(Portion of a data file)
******************************

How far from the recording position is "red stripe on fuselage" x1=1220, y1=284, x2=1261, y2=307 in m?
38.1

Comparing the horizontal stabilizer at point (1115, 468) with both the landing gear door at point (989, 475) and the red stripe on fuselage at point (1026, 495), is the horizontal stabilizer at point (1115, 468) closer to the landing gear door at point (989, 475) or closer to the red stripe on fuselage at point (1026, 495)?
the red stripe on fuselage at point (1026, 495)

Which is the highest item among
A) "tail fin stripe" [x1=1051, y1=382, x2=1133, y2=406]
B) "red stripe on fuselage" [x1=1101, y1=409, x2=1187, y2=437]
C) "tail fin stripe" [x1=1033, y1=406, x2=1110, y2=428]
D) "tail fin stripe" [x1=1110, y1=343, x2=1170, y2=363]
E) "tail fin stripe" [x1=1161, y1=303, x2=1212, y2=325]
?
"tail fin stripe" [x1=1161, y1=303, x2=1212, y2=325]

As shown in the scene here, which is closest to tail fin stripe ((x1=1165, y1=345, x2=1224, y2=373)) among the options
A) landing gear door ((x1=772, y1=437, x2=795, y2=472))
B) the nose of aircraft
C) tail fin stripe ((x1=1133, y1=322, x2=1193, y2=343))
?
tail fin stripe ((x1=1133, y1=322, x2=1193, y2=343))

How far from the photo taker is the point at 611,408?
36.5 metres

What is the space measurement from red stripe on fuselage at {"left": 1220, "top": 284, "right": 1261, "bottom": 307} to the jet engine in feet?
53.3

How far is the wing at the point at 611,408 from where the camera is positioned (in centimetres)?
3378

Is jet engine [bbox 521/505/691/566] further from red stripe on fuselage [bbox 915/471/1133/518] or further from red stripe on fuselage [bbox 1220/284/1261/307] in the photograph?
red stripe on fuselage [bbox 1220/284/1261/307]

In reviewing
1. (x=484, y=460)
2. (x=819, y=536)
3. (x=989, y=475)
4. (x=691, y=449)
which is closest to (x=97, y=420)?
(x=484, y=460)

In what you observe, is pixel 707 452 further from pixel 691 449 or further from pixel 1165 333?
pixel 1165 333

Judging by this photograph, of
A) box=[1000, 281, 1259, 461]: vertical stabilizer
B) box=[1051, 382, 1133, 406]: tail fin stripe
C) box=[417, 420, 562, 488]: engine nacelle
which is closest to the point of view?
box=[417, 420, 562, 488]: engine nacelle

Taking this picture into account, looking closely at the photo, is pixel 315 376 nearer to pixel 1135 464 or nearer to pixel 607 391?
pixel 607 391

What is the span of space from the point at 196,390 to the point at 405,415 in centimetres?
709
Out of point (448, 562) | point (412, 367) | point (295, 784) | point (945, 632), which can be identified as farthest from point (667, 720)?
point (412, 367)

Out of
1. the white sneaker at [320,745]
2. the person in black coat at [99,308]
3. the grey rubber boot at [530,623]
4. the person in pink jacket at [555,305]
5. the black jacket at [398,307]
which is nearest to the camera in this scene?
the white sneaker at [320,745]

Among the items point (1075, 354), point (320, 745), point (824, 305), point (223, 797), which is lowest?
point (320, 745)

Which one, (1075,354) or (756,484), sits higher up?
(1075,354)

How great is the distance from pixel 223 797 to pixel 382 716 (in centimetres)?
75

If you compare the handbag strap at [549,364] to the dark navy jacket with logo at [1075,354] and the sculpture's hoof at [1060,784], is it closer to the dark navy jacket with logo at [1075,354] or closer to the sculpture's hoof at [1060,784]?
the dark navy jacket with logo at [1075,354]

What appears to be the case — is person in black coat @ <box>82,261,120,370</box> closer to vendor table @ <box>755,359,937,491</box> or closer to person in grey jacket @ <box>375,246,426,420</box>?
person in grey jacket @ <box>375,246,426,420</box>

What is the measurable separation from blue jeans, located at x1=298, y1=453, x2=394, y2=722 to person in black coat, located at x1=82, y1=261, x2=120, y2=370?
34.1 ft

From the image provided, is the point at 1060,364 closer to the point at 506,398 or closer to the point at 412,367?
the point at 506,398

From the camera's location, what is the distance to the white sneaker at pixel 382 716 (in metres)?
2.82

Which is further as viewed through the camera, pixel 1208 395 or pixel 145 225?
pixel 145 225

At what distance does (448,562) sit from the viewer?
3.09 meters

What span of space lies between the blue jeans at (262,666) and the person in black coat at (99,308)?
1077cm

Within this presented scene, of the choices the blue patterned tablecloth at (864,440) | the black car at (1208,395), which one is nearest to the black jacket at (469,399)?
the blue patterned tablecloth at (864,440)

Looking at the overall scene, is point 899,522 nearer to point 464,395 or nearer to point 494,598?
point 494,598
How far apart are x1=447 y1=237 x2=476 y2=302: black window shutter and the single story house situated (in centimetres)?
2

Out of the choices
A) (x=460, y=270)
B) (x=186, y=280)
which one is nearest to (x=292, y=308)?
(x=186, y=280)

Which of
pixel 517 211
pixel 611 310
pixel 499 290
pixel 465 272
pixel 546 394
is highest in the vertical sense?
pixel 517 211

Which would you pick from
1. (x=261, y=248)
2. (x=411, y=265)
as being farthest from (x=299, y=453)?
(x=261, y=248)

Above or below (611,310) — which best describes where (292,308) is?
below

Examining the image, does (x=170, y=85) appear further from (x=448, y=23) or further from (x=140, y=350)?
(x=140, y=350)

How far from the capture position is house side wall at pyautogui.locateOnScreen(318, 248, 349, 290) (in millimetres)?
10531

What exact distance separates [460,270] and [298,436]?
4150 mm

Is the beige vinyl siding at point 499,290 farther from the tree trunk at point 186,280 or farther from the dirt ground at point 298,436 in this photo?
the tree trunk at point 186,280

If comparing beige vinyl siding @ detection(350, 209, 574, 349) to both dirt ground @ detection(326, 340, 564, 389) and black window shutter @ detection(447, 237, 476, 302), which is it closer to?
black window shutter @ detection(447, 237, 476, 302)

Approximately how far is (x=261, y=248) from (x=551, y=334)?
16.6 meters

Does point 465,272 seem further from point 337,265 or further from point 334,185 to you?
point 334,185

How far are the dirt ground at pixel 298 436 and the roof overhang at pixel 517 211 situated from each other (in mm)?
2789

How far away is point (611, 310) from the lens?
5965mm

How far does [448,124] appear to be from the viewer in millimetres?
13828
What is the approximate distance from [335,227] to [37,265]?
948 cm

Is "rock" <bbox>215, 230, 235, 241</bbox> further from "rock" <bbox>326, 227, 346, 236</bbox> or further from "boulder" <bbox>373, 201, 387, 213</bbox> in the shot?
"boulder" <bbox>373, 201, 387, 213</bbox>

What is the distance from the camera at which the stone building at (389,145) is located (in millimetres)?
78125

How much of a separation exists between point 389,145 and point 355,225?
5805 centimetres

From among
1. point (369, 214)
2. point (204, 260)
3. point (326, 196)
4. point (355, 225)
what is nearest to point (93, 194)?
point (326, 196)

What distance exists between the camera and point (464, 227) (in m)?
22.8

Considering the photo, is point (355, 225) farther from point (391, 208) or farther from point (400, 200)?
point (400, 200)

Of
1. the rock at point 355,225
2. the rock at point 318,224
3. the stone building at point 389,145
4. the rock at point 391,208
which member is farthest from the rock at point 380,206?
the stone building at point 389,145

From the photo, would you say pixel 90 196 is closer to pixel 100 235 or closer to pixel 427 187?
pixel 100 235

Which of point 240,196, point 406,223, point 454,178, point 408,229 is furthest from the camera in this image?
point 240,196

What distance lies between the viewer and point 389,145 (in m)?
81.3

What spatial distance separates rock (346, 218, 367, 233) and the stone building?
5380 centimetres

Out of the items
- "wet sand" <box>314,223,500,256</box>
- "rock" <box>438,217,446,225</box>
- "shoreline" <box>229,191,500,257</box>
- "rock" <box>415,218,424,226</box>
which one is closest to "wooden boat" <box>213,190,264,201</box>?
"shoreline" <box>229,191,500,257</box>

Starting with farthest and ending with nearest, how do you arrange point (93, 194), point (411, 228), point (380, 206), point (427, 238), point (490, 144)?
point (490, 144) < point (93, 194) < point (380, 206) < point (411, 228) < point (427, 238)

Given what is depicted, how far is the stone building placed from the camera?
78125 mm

******************************

EXERCISE OBJECTIVE: Lay out the lines of the items as a Markdown table with the columns "Row" and "Line," beginning with the line that contains "How far apart" and continuing through the line that contains "5805 centimetres". Number each row and omit blank lines.

WRITTEN ANSWER:
| Row | Line |
|---|---|
| 1 | How far apart are x1=447 y1=237 x2=476 y2=302: black window shutter and the single story house situated (in centimetres)? |
| 2 | 2 |
| 3 | Out of the choices |
| 4 | A) (x=460, y=270) |
| 5 | B) (x=186, y=280) |
| 6 | which one is nearest to (x=292, y=308)? |
| 7 | (x=186, y=280) |
| 8 | Which of |
| 9 | pixel 517 211 |
| 10 | pixel 611 310 |
| 11 | pixel 499 290 |
| 12 | pixel 465 272 |
| 13 | pixel 546 394 |
| 14 | is highest in the vertical sense? |
| 15 | pixel 517 211 |
| 16 | Which would you pick from |
| 17 | 1. (x=261, y=248) |
| 18 | 2. (x=411, y=265) |
| 19 | as being farthest from (x=299, y=453)? |
| 20 | (x=261, y=248) |
| 21 | Above or below (611,310) — which best describes where (292,308) is? |
| 22 | below |
| 23 | Examining the image, does (x=170, y=85) appear further from (x=448, y=23) or further from (x=140, y=350)? |
| 24 | (x=140, y=350) |
| 25 | How far from the capture position is house side wall at pyautogui.locateOnScreen(318, 248, 349, 290) (in millimetres)? |
| 26 | 10531 |
| 27 | What exact distance separates [460,270] and [298,436]? |
| 28 | 4150 mm |
| 29 | Is the beige vinyl siding at point 499,290 farther from the tree trunk at point 186,280 or farther from the dirt ground at point 298,436 in this photo? |
| 30 | the tree trunk at point 186,280 |
| 31 | If comparing beige vinyl siding @ detection(350, 209, 574, 349) to both dirt ground @ detection(326, 340, 564, 389) and black window shutter @ detection(447, 237, 476, 302), which is it closer to? |
| 32 | black window shutter @ detection(447, 237, 476, 302) |
| 33 | Approximately how far is (x=261, y=248) from (x=551, y=334)? |
| 34 | 16.6 meters |
| 35 | Does point 465,272 seem further from point 337,265 or further from point 334,185 to you? |
| 36 | point 334,185 |
| 37 | How far are the dirt ground at pixel 298 436 and the roof overhang at pixel 517 211 situated from each other (in mm)? |
| 38 | 2789 |
| 39 | How far away is point (611, 310) from the lens? |
| 40 | 5965mm |
| 41 | How far does [448,124] appear to be from the viewer in millimetres? |
| 42 | 13828 |
| 43 | What is the approximate distance from [335,227] to [37,265]? |
| 44 | 948 cm |
| 45 | Is "rock" <bbox>215, 230, 235, 241</bbox> further from "rock" <bbox>326, 227, 346, 236</bbox> or further from "boulder" <bbox>373, 201, 387, 213</bbox> in the shot? |
| 46 | "boulder" <bbox>373, 201, 387, 213</bbox> |
| 47 | What is the distance from the camera at which the stone building at (389,145) is located (in millimetres)? |
| 48 | 78125 |
| 49 | How much of a separation exists between point 389,145 and point 355,225? |
| 50 | 5805 centimetres |